The cases range from the $65 billion fraud orchestrated by Bernard L. Madoff, a former chairman of the Nasdaq stock exchange, to what is now considered a relatively minor rip-off—a $23 million fraudulent hedge fund run by a Jacksonville, Florida, man guaranteeing a 50% rate of return.

The largest operations were run by Madoff, who is scheduled to be sentenced this month on fraud charges, and what authorities say was an $8 billion scheme managed by R. Allen Stanford, a prominent Texas businessman (see “Madoff Does Not Pass Go” and “Another Billion-Dollar Investment Fraud Unfolds“). The government has filed 140 pages of Madoff witness impact statements for use in preparation for his sentencing that can be viewed here.

Schemers Exposed

With the walls crashing down on Ponzi schemes, insiders have started reporting one other, and some Ponzi operators surrendered to federal agents, hoping to cut deals, The Washington Post reported. Federal prosecutors said Joseph S. Forte of Broomall, Pennsylvania, did just that.

According to the news report, authorities said that, over 12 years, Forte collected $80 million from at least 80 investors who believed that he was putting their cash into Standard & Poor’s index futures contracts. By 2008, Forte’s revenue dried up because he could no longer find anyone willing to invest with him.

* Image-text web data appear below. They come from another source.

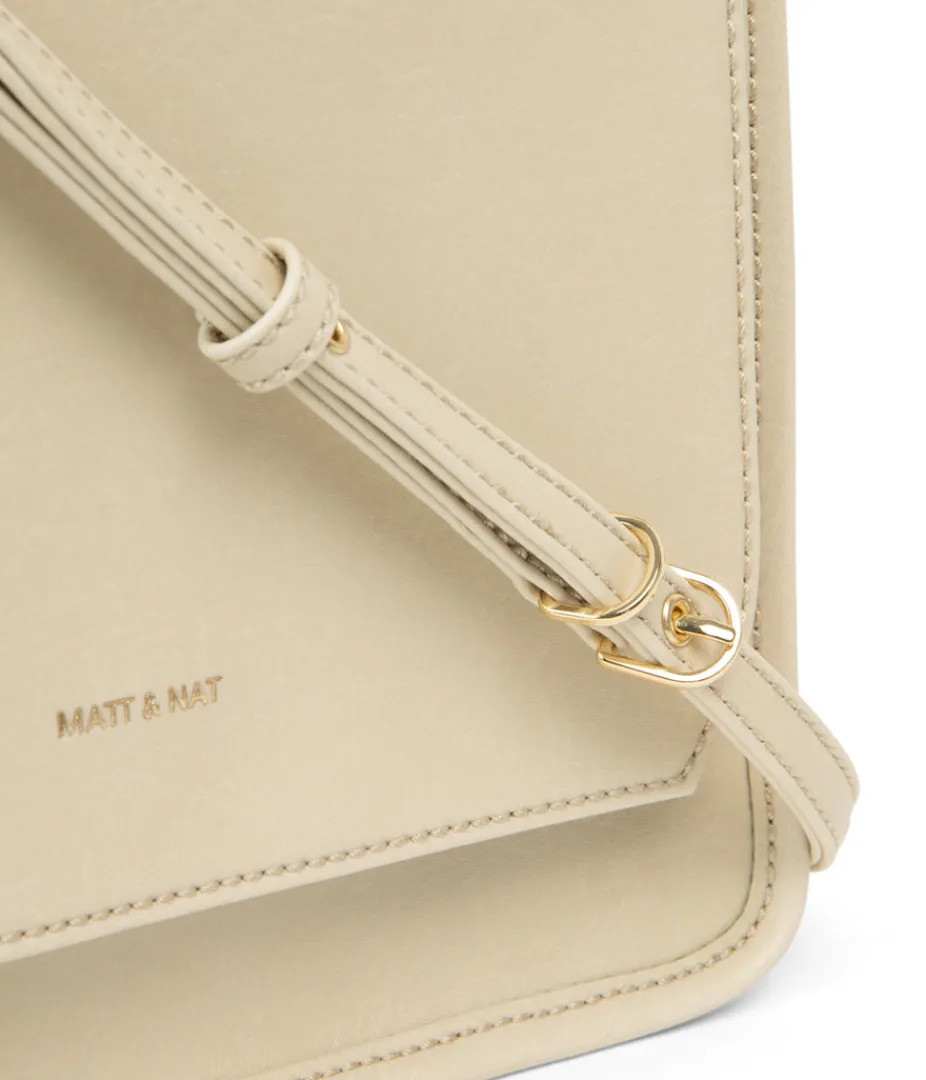 Crossbody | Matt & Nat Mattnat LEV Vegan Crossbody Bag - Vintage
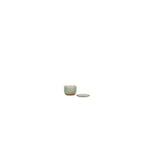 Sugar Pot 7xh6cm met deksel groene camee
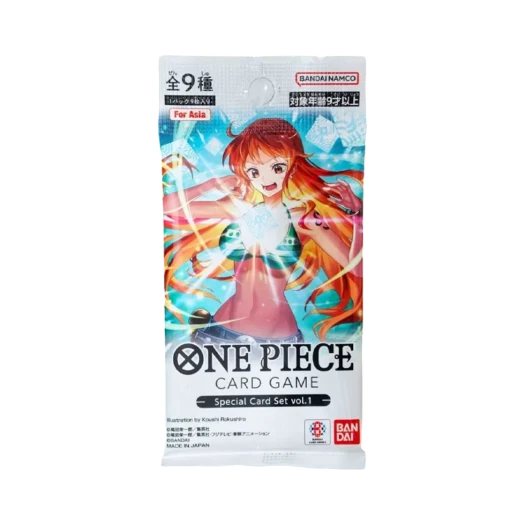 원피스 TCG 스페셜 카드 세트 Vol.1 아시아 팩 (9장/일어판) 카드 이미지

He couldn’t pay off redemption requests, and he turned himself in to authorities and has pleaded guilty to fraud charges.

“A lot of investors have become more aware of the risks and are asking harder questions,” said Scott Friestad, deputy director of enforcement at the SEC, in the news report.

The SEC has put forth an agenda to crack down on investment fraud (see “What’s Happening at the SEC“).